→ **Requirement**
Would you output the listing exactly, with every image omitted?

→ **Data section**
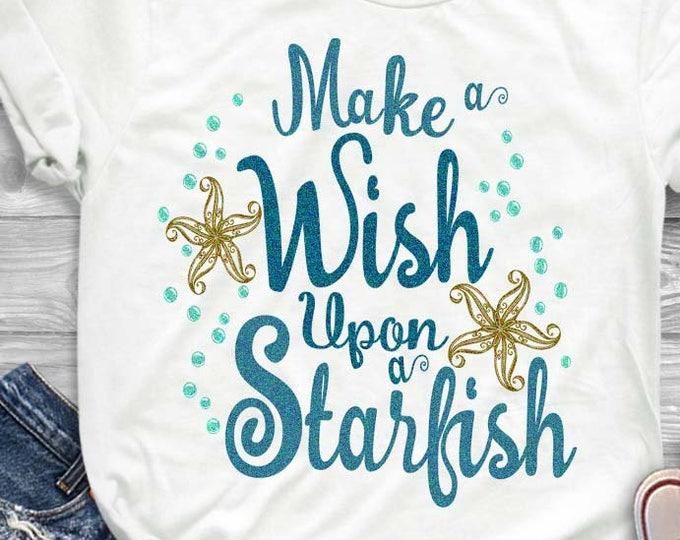 Starfish svg decor sign, Make a wish upon a starfish, beach theme, beach decor Svg Dxf Eps, png, jpg Cricut ,Silhouette, Digital Cut Files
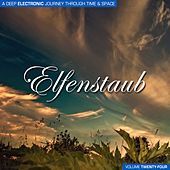 Elfenstaub, Vol. 24 - A Deep Electronic Journey Through Time & Space by Various Artists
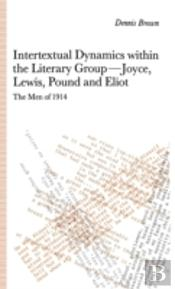 Intertextual Dynamics Within The Literary Group Of Joyce, Lewis, Pound And Eliot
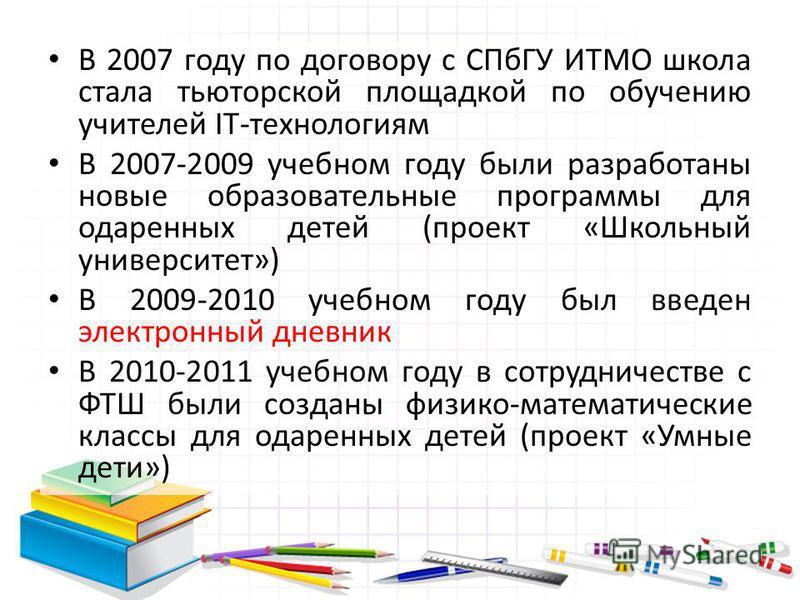 В 2007 году по договору с СПбГУ ИТМО школа стала тьюторской площадкой по обучению учителей IT-технологиям В 2007-2009 учебном году были разработаны новые образовательные программы для одаренных детей (проект «Школьный университет») В 2009-2010 учебно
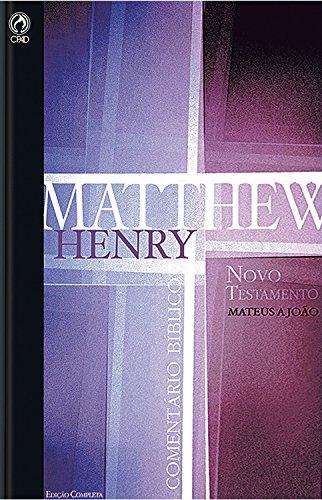 Comentário Bíblico - Novo Testamento Volume 1: Mateus a João (Comentário Bíblico de Matthew Henry Livro 5)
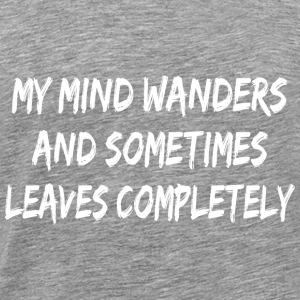 Funny T Shirt My Mind Wanders and Sometimes Leave - Men's Premium T-Shirt
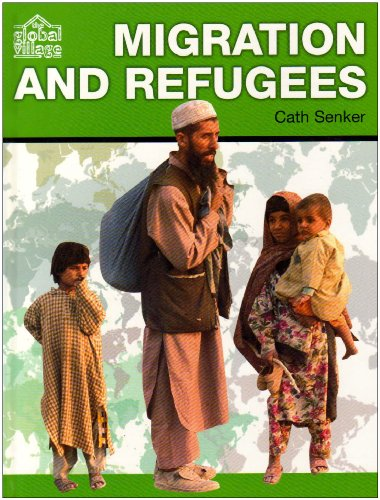Migration and Refugees By Cath Senker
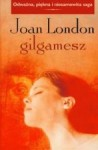 Gilgamesz - Joan London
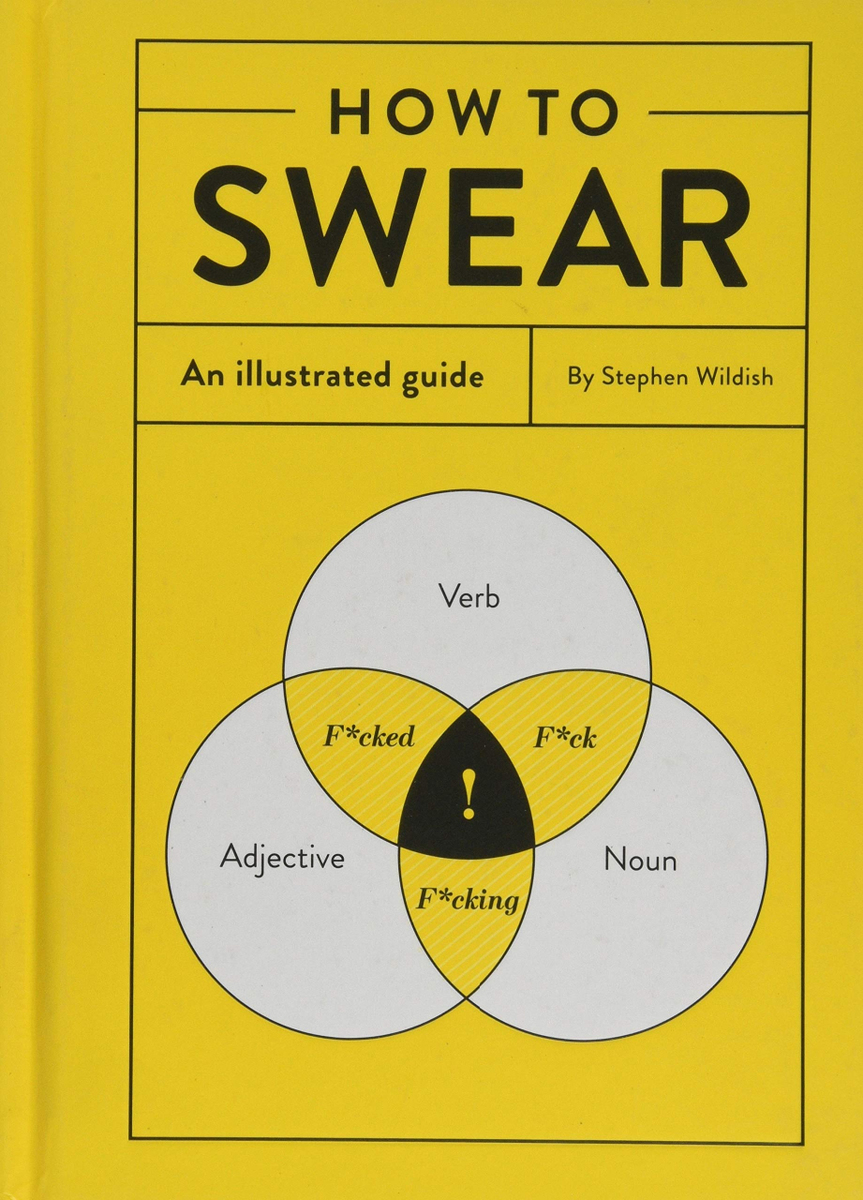 How to Swear: an illustrated guide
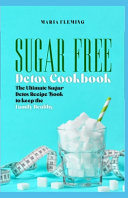 Sugar Free Detox Cookbook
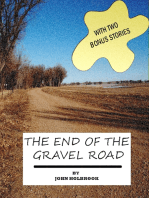 The End of the Gravel Road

→ **Solution for this task**
 Starfish svg decor sign, Make a wish upon a starfish, beach theme, beach decor Svg Dxf Eps, png, jpg Cricut ,Silhouette, Digital Cut Files
 Elfenstaub, Vol. 24 - A Deep Electronic Journey Through Time & Space by Various Artists
 Intertextual Dynamics Within The Literary Group Of Joyce, Lewis, Pound And Eliot
 В 2007 году по договору с СПбГУ ИТМО школа стала тьюторской площадкой по обучению учителей IT-технологиям В 2007-2009 учебном году были разработаны новые образовательные программы для одаренных детей (проект «Школьный университет») В 2009-2010 учебно
 Comentário Bíblico - Novo Testamento Volume 1: Mateus a João (Comentário Bíblico de Matthew Henry Livro 5)
 Funny T Shirt My Mind Wanders and Sometimes Leave - Men's Premium T-Shirt
Migration and Refugees By Cath Senker
 Gilgamesz - Joan London
 How to Swear: an illustrated guide
 Sugar Free Detox Cookbook
 The End of the Gravel Road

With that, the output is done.